Хендерсон все больше и больше запутывался. Его ошибкой было то, что он размышлял вслух, вместо того чтобы обдумать слова.
- Она выглядела, как все женщины. Больше я ничего не могу сказать
На этом допрос закончился. Лицо Бёджеса стало как каменное, видно было, что он еле сдерживается. Он надел плащ, поправил галстук и сказал рассерженно:
- Идемте, уже пора, мы здесь потеряли достаточно времени.
У выхода он смерил Хендерсона жестким взглядом и сказал:
- За кого вы нас принимаете? Думаете, с нами можно играть в кошки-мышки? Целый вечер, шесть часов вы провели в обществе женщины и утром не можете описать ее. Вы сидели напротив нее в баре, в ресторане, в такси и вместо лица помните какое-то пустое место под оранжевой шляпой? Думаете, мы это проглотим? Вы описываете какой-то призрак, фантом без имени, фигуры, роста, глаз, волос, словом, без всего, что есть у каждой женщины, и полагаете, что мы поверим, что вы были с ней, а не дома с женой, которая была убита в это время! Десятилетний ребенок поймет, что вы говорите неправду. По-моему, есть две возможности: вы выдумали эту женщину, или, как мне кажется, вы ее увидели вечером и теперь пытаетесь убедить нас, что она была с вами, хотя отлично знаете, что это неправда. И специально описываете ее так, чтобы не за что было ухватиться.
- Вставайте, пойдем, - приказал один из детективов резким голосом. - Бёджес не часто выходит из себя, но если вы его выведете - берегитесь.
- Я арестован? - спросил Хендерсон Бёджеса, вставая и направляясь к дверям, в то время как другой детектив крепко держал его за локоть.
Бёджес не ответил прямо. Ответ был понятен из распоряжения, которое он дал третьему детективу, выходя из комнаты:
- Погаси лампу, запри двери. Здесь долго никого не будет.
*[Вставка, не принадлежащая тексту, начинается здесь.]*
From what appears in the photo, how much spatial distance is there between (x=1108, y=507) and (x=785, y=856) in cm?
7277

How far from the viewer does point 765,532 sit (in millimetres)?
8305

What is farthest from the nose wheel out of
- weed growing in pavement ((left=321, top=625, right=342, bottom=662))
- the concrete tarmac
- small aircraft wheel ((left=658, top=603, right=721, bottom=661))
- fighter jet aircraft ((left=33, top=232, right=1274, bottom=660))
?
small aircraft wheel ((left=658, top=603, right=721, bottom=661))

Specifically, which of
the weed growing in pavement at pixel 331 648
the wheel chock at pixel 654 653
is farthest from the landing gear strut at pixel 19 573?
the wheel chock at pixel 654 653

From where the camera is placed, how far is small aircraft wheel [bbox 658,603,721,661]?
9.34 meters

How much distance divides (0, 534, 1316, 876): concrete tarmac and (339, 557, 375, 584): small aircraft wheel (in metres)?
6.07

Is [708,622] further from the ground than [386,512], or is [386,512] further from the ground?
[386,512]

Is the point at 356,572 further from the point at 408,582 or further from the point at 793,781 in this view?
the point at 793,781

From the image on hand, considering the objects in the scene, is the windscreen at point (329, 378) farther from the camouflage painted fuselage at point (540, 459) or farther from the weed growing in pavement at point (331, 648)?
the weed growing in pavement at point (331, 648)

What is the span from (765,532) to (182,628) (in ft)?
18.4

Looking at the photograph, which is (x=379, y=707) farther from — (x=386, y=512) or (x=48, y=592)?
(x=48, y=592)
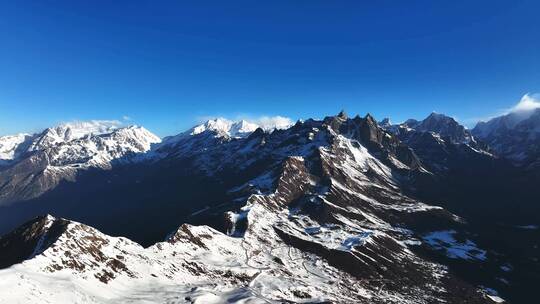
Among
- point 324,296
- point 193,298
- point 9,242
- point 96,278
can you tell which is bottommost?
point 324,296

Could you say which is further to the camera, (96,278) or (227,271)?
(227,271)

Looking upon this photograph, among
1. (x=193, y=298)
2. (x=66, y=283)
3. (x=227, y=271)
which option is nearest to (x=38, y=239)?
(x=66, y=283)

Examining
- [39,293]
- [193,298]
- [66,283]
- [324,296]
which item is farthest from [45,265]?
[324,296]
4. За сто сорок девять дней до казни
Шесть часов вечера
Машина стояла за углом. Начали бить куранты невидимой отсюда башни.
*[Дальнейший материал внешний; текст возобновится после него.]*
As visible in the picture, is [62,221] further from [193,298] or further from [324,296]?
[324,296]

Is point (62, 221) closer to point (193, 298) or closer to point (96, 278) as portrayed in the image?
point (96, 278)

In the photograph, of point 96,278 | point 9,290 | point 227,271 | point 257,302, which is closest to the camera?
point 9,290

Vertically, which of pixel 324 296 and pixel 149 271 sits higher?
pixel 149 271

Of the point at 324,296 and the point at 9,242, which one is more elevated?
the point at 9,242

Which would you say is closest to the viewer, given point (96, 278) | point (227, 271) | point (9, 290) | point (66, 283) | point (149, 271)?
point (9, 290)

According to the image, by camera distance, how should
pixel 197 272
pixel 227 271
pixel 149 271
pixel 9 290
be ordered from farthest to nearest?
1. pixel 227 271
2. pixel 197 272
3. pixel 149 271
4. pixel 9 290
- Наконец-то, - с облегчением сказал Бёджес.
Им пришлось ждать этого около десяти минут, мотор они оставили включенным.
Хендерсон - не свободный и не арестованный - сидел сзади между Бёджесом и детективом из полицейского управления, которые допрашивали его ночью.
Третий, которого звали Додж, стоял с самовлюбленным видом рядом с машиной.
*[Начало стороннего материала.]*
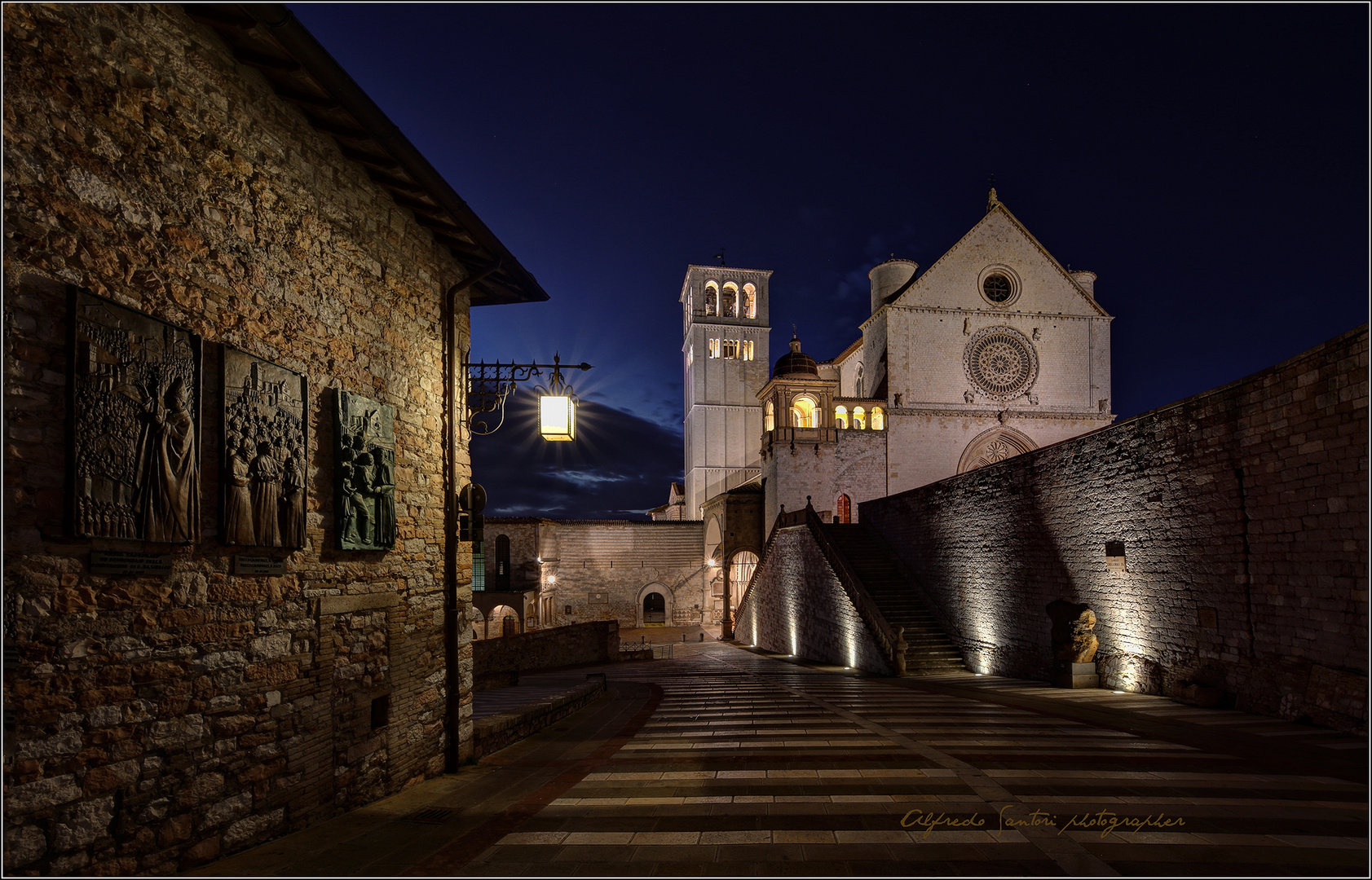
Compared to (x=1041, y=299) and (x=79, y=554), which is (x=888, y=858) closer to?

Был такой же вечер, как вчера: время свиданий, подкрашенное на западе небо, куда-то спешащие люди. Хендерсон, сидящий между двумя полицейскими, не двигался. Он понял, как круто может измениться человеческая судьба за каких-то несколько часов.
Дом, в котором он жил, находился рядом, достаточно было пройти вдоль фасада, чтобы увидеть вход. Но теперь это был не его дом. Теперь он жил в камере предварительного заключения, в здании рядом с полицейским управлением.
Его голос звучал глухо.
- Это было недалеко от магазина, - сказал он Бёджесу. - Когда начали бить часы, я шел мимо этой витрины. Я вспоминаю, когда снова вижу все и слышу бой часов.